Copy is written to persuade a customer to do something or take action, like buying a product or signing up to an event. For example, this could be an ad on a real estate site which sells a particular property (say, a three bedroom house) to a particular buyer.
What is content?
Content, on the other hand, is an ongoing conversation with your clients or customers. Best practice content offers genuinely useful, helpful or interesting information that’s relevant to your customer or reader. By sharing helpful and useful content with your customers, you build greater trust and engagement over time. For example, this could be an article or blog on a real estate site about how to self-style your three bedroom home for sale. This information is helpful and informative for a potential seller. But it’s not directly selling anything or asking the them to take action.
You don’t want to be selling or suggesting an action to your readers, when you’re meant to be building trust and sharing insights. At the same time, you don’t want to be sharing insights when you’re selling or have a key call to action to get across, or you’ll risk burying and muddling your message. So it pays to be quite clear about content vs copy in your business communications.
2. How do you eat an elephant? In small bites
Your content probably isn’t as bad as you think it is. And no, you’re not doing anything ‘wrong.’ More often than not, smart businesses have a solid platform of content to start with.

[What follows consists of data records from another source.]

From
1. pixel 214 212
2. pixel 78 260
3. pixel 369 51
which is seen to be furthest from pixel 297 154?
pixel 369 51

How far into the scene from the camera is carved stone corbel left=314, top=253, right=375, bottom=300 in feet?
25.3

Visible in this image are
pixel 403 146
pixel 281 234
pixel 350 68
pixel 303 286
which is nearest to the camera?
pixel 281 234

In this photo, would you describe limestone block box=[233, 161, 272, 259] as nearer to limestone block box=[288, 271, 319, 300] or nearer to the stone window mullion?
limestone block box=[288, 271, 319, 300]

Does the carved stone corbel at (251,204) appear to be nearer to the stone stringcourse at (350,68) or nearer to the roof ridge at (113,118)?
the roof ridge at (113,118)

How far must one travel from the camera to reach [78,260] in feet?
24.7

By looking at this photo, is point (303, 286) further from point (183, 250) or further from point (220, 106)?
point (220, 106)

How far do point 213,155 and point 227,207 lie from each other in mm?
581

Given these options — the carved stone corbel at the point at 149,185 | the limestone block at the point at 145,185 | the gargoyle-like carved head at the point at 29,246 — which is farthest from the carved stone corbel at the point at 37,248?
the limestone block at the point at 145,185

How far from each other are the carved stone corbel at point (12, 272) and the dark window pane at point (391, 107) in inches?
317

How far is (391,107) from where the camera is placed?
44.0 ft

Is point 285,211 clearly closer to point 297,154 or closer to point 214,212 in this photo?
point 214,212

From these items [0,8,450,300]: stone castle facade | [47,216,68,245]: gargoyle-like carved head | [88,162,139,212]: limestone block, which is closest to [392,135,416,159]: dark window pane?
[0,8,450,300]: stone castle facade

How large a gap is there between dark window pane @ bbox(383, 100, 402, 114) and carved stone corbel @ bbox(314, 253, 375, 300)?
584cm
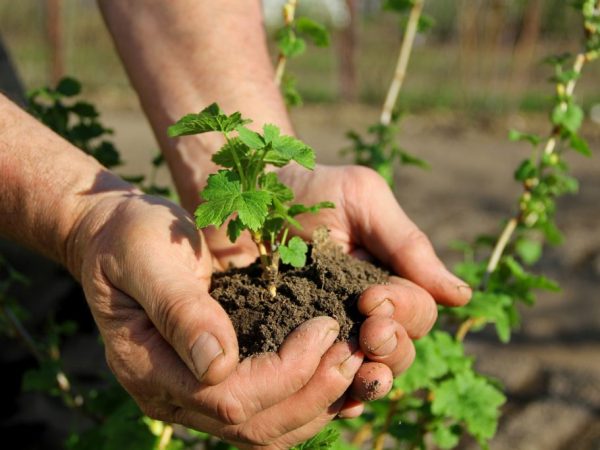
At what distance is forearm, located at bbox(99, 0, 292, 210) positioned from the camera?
2303 mm

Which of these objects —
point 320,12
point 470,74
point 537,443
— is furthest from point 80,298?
point 320,12

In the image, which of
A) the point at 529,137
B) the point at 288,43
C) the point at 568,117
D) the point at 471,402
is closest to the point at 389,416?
the point at 471,402

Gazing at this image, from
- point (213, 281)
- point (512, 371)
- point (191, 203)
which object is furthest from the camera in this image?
point (512, 371)

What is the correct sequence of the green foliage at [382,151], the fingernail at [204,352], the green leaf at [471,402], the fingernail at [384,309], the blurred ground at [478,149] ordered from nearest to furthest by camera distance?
1. the fingernail at [204,352]
2. the fingernail at [384,309]
3. the green leaf at [471,402]
4. the green foliage at [382,151]
5. the blurred ground at [478,149]

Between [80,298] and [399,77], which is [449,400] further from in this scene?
[80,298]

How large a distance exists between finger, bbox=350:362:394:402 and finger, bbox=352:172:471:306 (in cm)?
37

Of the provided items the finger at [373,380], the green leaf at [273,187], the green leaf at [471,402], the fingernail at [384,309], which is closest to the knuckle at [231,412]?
the finger at [373,380]

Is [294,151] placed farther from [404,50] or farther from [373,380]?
[404,50]

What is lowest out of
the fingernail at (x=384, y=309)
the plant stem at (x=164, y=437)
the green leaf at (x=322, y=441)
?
the plant stem at (x=164, y=437)

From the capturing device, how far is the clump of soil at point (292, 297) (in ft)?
5.25

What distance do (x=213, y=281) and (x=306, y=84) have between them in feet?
37.1

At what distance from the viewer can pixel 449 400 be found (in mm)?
2061

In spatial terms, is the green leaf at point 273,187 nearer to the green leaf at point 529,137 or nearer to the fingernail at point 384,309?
the fingernail at point 384,309

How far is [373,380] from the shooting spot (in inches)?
61.0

But there’s always room for improvement and opportunity to go from ‘okay’, or ‘good, to ‘great.’ Sometimes it’s a matter of simple tweaks, shifting the focus of the content or adding more customer-focused content to your writing. Content can be overwhelming, so it’s worth tackling it in phases.

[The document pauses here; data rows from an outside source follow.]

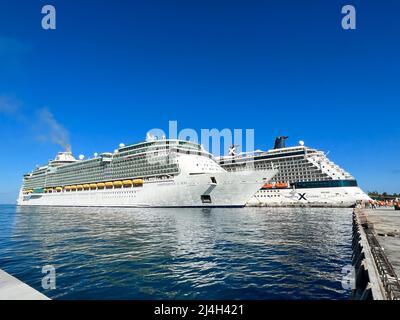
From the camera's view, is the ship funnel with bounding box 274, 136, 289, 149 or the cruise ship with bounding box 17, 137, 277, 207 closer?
the cruise ship with bounding box 17, 137, 277, 207

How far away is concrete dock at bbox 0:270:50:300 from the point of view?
651 cm

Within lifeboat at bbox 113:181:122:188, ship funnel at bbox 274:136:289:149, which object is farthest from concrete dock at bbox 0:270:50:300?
ship funnel at bbox 274:136:289:149

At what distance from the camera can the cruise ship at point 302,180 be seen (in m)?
69.3

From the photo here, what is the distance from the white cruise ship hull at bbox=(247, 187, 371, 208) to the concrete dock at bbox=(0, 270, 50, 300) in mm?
68232

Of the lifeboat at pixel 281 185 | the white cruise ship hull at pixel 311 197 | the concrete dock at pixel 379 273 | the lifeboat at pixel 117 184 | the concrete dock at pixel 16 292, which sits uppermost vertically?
the lifeboat at pixel 117 184

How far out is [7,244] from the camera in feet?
68.0

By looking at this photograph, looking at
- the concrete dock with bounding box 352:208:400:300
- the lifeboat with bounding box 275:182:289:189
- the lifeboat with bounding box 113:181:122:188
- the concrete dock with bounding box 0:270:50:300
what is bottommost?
the concrete dock with bounding box 352:208:400:300

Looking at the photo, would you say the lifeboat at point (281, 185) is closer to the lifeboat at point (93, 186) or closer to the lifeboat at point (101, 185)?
the lifeboat at point (101, 185)

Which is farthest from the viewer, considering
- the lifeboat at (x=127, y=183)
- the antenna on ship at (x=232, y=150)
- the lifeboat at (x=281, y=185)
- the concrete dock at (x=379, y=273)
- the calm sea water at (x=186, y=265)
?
the antenna on ship at (x=232, y=150)

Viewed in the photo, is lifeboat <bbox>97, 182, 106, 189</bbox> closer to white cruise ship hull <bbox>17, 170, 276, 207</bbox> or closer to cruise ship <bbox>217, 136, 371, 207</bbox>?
white cruise ship hull <bbox>17, 170, 276, 207</bbox>

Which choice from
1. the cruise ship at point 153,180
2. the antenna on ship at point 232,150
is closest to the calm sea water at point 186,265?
the cruise ship at point 153,180

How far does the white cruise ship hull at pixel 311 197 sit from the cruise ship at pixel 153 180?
20679mm
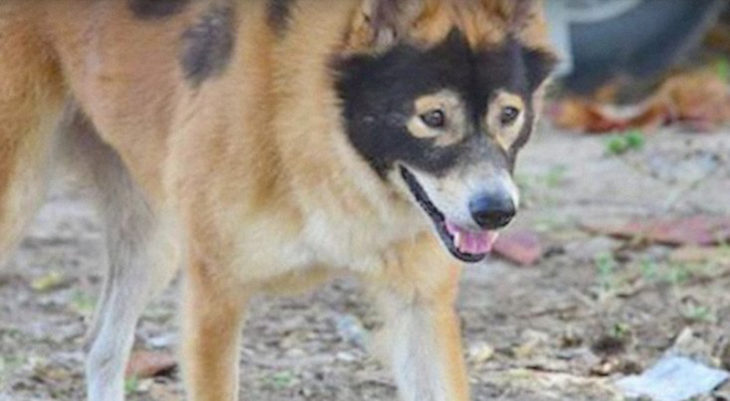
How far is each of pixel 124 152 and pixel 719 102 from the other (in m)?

Try and think of improving your content as a marathon, not a sprint. You’ll get excellent results if you take small steps and make incremental changes over time. This helps to get it right up front and often means less fixes and pivots down the track.

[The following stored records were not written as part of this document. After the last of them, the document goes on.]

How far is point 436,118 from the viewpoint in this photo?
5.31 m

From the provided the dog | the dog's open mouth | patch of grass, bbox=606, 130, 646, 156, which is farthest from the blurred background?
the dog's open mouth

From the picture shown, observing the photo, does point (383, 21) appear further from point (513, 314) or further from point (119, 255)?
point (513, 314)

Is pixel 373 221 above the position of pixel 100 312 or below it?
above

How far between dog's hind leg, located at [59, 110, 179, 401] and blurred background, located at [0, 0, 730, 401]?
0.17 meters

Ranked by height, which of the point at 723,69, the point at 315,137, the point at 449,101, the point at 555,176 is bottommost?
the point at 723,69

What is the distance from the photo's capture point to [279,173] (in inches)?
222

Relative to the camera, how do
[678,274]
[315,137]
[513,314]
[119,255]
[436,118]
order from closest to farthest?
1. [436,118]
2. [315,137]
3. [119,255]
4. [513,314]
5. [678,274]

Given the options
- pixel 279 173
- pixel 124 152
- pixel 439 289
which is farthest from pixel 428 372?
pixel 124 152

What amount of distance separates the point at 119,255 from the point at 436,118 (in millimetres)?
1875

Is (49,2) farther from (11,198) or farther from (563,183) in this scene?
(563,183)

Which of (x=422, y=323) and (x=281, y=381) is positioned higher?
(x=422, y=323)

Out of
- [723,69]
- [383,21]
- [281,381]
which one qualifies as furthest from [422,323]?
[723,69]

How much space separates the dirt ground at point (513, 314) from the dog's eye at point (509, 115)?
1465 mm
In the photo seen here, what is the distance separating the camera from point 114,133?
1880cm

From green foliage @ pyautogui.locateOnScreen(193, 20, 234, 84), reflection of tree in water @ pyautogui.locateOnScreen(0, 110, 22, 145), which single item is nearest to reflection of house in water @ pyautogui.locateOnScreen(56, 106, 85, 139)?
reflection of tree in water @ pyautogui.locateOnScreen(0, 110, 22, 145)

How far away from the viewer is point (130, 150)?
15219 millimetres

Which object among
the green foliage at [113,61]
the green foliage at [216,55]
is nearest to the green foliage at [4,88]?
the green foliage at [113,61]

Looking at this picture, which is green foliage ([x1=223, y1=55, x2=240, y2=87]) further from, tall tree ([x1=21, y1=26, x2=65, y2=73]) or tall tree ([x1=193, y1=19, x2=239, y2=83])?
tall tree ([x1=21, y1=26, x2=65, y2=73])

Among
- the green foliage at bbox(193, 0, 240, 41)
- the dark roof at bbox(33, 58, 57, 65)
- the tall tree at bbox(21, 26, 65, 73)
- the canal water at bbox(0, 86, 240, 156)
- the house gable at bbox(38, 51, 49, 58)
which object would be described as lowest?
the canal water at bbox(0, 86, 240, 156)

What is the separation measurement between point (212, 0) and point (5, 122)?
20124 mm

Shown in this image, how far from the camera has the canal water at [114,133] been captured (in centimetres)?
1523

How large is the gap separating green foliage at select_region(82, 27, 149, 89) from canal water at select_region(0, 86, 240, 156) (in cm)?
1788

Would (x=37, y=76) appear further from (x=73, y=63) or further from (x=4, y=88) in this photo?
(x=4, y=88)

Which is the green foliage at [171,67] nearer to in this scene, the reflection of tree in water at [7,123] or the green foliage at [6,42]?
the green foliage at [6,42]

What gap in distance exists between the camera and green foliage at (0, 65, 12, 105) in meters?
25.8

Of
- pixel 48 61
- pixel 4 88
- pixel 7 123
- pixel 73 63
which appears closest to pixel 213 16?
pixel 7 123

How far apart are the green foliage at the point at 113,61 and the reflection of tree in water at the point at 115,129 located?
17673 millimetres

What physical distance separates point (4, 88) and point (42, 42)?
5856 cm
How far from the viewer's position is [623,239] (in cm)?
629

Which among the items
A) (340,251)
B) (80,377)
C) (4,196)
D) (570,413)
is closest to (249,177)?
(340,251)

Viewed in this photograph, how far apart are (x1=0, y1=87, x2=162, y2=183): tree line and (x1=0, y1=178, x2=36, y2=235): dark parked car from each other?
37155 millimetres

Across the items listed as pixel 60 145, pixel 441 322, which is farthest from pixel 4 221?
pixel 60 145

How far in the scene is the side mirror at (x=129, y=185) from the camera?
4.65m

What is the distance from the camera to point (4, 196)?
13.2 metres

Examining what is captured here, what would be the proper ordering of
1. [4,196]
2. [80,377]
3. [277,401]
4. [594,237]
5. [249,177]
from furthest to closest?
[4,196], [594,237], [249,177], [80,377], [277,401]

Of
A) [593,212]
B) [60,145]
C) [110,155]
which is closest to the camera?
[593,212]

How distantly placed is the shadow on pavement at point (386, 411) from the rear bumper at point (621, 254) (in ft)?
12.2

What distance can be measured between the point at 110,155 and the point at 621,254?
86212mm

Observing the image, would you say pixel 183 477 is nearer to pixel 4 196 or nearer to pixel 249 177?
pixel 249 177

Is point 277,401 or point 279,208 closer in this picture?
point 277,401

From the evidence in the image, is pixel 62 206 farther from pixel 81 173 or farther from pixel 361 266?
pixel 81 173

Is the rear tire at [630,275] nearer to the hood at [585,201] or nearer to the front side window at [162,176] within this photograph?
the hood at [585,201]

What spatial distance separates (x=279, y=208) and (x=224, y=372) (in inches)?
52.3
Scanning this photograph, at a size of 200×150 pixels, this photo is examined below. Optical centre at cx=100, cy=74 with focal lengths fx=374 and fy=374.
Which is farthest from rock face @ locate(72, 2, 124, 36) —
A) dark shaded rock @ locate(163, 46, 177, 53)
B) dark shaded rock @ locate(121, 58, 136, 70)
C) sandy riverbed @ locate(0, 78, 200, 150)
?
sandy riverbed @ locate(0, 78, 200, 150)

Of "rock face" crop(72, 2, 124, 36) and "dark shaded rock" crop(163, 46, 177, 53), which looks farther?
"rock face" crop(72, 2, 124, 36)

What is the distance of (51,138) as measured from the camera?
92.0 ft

3. Make sure it’s not all about you
Your customers don’t want to hear about how great you are at Search Engine Optimisation (SEO), for one example. SEO customers don’t want to read reams of info about your expertise, skills and your musings on the SEO industry. They want to hear about how you can help them triple the traffic to their website, hone leads closer to their ideal client market or how they can make simple tweaks to their website to improve their search engine rankings.
Can you spot the difference? Generally speaking, you can focus on YOU in your content, or you can focus on the CUSTOMER. Always choose the customer. Sure, you have to talk about your expertise and credentials at times. That’s fine. But for the most part, you need to write for and about your customers. You can talk about you and your business later in your sales copy (and your customers can always find out about your skills and expertise on your about page).
4. Be clear what problem you’re solving
Your customers won’t read your content if it isn’t offering them something. When you’re helping your clients, what problem are you solving? How do they feel once you’ve solved a problem for them? Your answers to these questions shine a spotlight on what you should be writing about.
In your content, are you teaching your customers something? Are you helping them to do something better, inspiring them, or offering something enjoyable to read? One of the things I first look to add to my clients’ content is genuine problem-solving.
‘If you define the problem correctly, you almost have the solution’ – Steve Jobs
If you make people’s lives easier, help them to do their job better, raise their kids, live healthier lives, feel good, get more sleep, time or money, then you have the basis for a great content strategy.
Whether you’re reviewing your business content or just starting out in thinking about a content strategy, consider these tips and questions and notice the answers that come up for each one.
They’ll point you in the right direction towards creating genuinely helpful for your business and customers.